A group of St. Louis musicians took this idea and turned it into a band. “From the conception of the band, we realized: we’re not gonna be around forever,” says Foxing singer Conor Murphy. “There’s classic literature that over time grows really old. But hopefully, you can make something that meant something at some point and will mean something down the road, even if it is aged and dated. That’s always what keeps me going, the idea that we’re writing something now that we won’t be able to write in ten years.” At only 21, Murphy is wise beyond his years and Foxing’s debut album, The Albatross is indisputable proof of that.

The Albatross has an epically beautiful, almost cinematic quality to it, a fact which the band members, some of whom were film students, are acutely aware of. Listening to their song “Rory” along with the music video they made for it is not only an emotionally jarring experiences but highlights the fact that Foxing have a bigger picture in mind than simply making music. It’s not just a sound, it’s a deeper, fuller concept fueled by a palpable sense of raw honesty and soul- bearing. It’s not just a band, it’s the most vulnerable parts of their lives, reflected back at them.
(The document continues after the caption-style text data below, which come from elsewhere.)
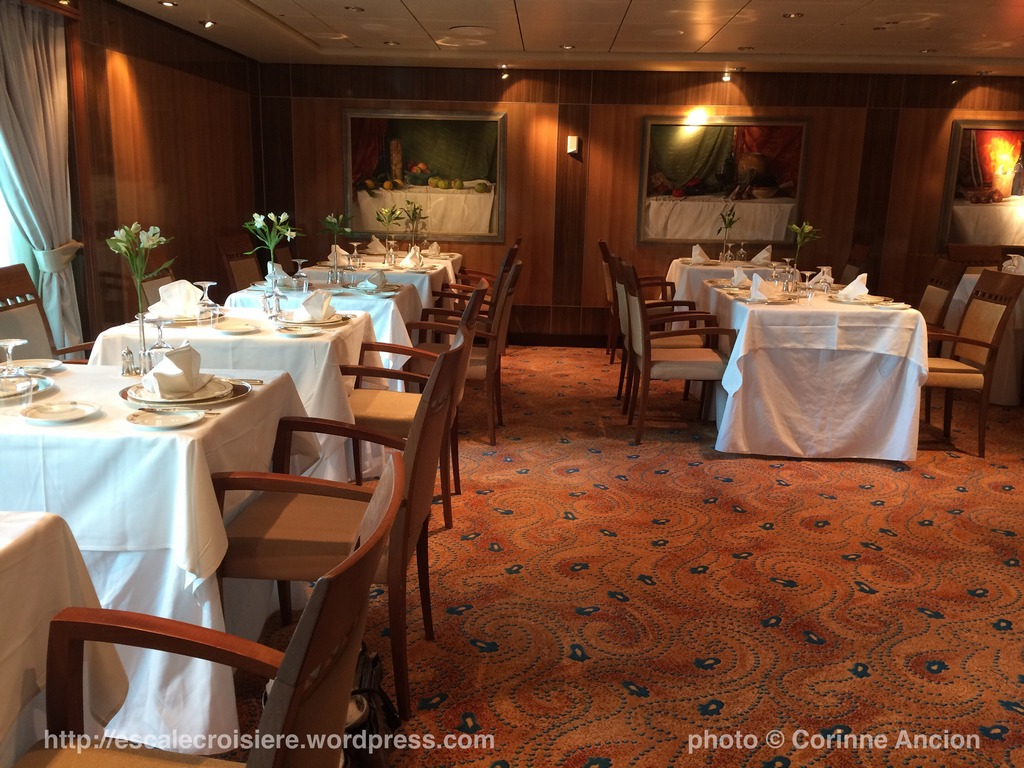Queen Mary 2 - Britannia Club restaurant 2016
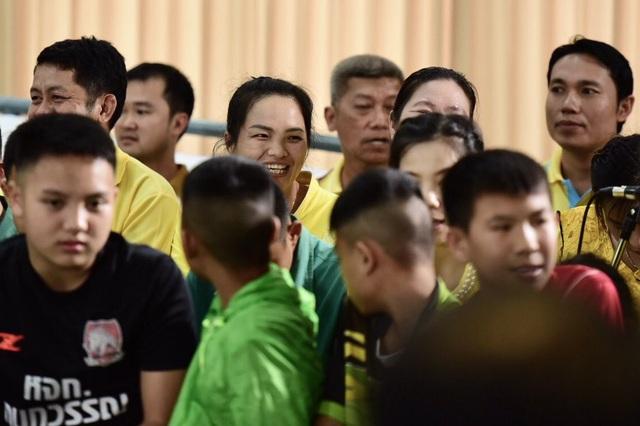 """Đội bóng Thái Lan kể lại """"khoảnh khắc kỳ diệu"""" được giải cứu khỏi hang - 11"""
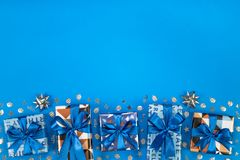 Composition en boîte-cadeau sur le fond bleu L'espace plat des textes de configuration Image libre de droits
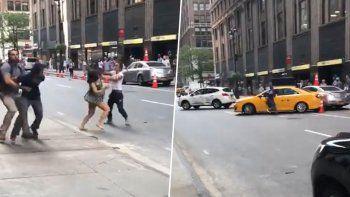 una taxista ataco a pinas a otro conductor y su pareja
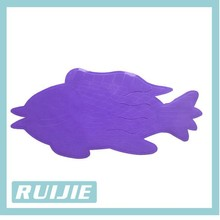 2014 high quality home pvc anti-slip shower mat with fish design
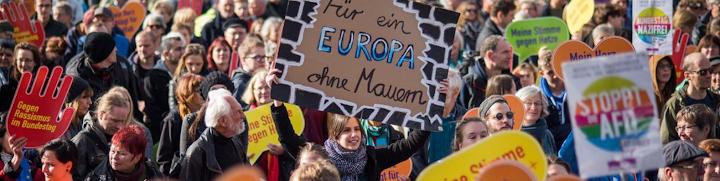 Demonstrant*innen, Plakate: «Gegen Rassismus im Bundestag», «Für ein Europa ohne Mauern», «Stoppt AfD».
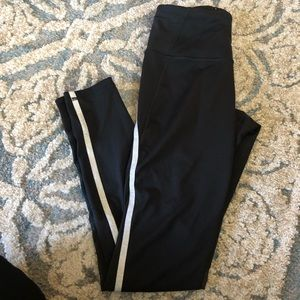 Victoria's Secret Sport Knockout tight Size Small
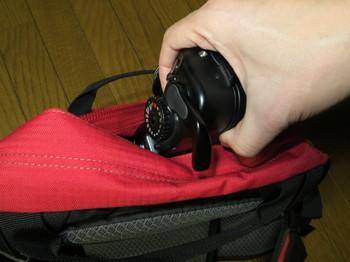 マミヤ6の巻き上げレバーはバッグに引っかかり易い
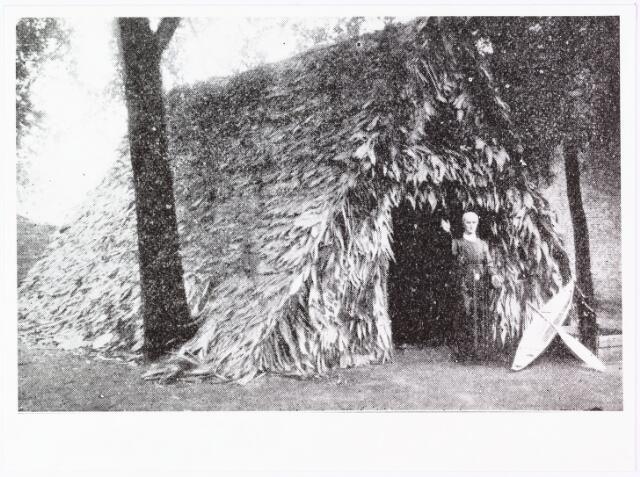 008615 - Zo werd op de missietentoonstelling in Tilburg Pater Donders ' werken voor de indianen en bosnegers' voorgesteld.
Coll and Murphy write the lyrics together and cull from their lives and current real-life experiences. They are open and genuine about themselves in their lyrics, almost to a fault, sometimes putting a strain on their relationships with those around them. “The people that those songs are about, there’s no way they wouldn’t know it was about them,” says Coll. “Sometimes, there’s the desire to not put your life so far out there. But it’s also important to not hold back.” The two have a unique process of co-editing each other’s songs. “When we were writing the record, one of the biggest things I’d talk to Conor about was: I don’t care if people like this record or not. I mean, I want people to enjoy it, but the one thing that would gut me would be if people said the lyrics are disingenuous.”

Foxing’s forthright lyrical honesty paired with their stunning orchestral sound quickly started earning them devoted fans, some of whom have been so emotionally moved that they’ve openly wept at the band’s live shows. It’s something Foxing didn’t expect and certainly were not prepared for. “I was really surprised at the reception we got from this record because it’s very, very specific and personal so it’s weird to have people grasp that and feel a kindredness to it, that’s insane to me,” says Coll. In addition to the new fans who were responding to Foxing’s music in such a personal way, the band also caught the attention of Triple Crown Records. The label took notice of the organic buzz surrounding the band and are re-mastering and re-releasing The Albatross.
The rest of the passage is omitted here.